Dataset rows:

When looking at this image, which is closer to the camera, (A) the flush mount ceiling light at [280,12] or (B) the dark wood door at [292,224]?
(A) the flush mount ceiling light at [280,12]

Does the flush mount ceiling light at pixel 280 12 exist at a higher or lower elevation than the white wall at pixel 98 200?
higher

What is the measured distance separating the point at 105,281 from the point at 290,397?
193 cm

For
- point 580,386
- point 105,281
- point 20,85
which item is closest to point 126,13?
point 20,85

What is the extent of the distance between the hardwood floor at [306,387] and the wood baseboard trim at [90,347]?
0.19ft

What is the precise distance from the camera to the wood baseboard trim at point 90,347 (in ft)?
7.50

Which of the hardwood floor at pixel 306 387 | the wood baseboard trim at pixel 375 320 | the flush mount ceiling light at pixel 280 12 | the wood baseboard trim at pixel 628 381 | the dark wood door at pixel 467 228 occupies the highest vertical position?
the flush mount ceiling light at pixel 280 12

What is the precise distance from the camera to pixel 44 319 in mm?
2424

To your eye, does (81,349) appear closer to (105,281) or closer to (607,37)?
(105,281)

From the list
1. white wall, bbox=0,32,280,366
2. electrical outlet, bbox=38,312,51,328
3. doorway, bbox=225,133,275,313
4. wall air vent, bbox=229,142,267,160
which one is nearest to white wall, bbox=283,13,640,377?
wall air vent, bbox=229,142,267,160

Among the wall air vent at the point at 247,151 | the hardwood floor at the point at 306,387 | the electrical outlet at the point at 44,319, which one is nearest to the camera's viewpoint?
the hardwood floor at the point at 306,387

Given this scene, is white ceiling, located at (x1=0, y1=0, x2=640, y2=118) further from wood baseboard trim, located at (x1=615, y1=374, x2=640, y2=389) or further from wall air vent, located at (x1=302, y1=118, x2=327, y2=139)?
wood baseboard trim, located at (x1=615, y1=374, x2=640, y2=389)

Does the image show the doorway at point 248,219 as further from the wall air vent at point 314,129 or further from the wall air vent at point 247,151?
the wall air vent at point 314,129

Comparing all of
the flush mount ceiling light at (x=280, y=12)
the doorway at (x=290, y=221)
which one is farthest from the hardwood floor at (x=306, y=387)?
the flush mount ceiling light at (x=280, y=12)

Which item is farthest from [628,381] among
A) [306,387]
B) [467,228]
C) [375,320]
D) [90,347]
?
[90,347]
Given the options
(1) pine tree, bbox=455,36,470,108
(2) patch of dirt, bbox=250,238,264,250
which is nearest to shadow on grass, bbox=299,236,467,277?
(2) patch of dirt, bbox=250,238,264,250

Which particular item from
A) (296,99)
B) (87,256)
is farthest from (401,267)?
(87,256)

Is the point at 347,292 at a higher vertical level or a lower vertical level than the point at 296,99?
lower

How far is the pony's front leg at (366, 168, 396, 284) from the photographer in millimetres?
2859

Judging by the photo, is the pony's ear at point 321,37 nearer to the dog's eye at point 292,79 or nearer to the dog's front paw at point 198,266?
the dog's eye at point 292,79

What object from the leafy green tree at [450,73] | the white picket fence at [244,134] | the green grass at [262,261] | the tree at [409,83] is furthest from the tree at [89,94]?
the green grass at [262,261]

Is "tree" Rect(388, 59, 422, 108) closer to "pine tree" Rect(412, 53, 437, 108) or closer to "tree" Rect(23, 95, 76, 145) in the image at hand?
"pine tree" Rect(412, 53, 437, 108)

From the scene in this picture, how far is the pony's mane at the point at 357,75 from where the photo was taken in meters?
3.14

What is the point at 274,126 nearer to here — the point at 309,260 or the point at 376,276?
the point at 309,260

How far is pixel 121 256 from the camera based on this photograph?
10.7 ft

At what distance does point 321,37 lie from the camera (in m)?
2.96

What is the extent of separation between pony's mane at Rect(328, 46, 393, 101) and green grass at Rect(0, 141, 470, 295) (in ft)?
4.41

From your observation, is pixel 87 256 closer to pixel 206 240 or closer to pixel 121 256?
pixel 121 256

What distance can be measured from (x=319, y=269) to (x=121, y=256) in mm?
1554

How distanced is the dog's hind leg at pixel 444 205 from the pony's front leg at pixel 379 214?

▶ [What is expected] Copy out every line of the material from the one containing "What object from" through the final line, with no changes.

▶ [Answer for this exercise]
What object from the leafy green tree at [450,73] | the white picket fence at [244,134] | the green grass at [262,261] | the tree at [409,83] is furthest from the tree at [89,94]?
the green grass at [262,261]

Is "tree" Rect(388, 59, 422, 108) closer to "pine tree" Rect(412, 53, 437, 108) or closer to "tree" Rect(23, 95, 76, 145) in the image at hand?
"pine tree" Rect(412, 53, 437, 108)

From the scene in this picture, how far is the pony's mane at the point at 357,75 from where the photo was taken in meters?
3.14

What is the point at 274,126 nearer to here — the point at 309,260 or the point at 376,276?
the point at 309,260

How far is pixel 121 256 from the camera based on this photograph?
10.7 ft

At what distance does point 321,37 lie from the camera (in m)?
2.96

What is the extent of separation between pony's mane at Rect(328, 46, 393, 101) and green grass at Rect(0, 141, 470, 295) (in ft)?
4.41

From your observation, is pixel 87 256 closer to pixel 206 240 or closer to pixel 121 256?
pixel 121 256

What distance can be measured from (x=319, y=269) to (x=121, y=256) in mm?
1554

How distanced is the dog's hind leg at pixel 444 205 from the pony's front leg at pixel 379 214?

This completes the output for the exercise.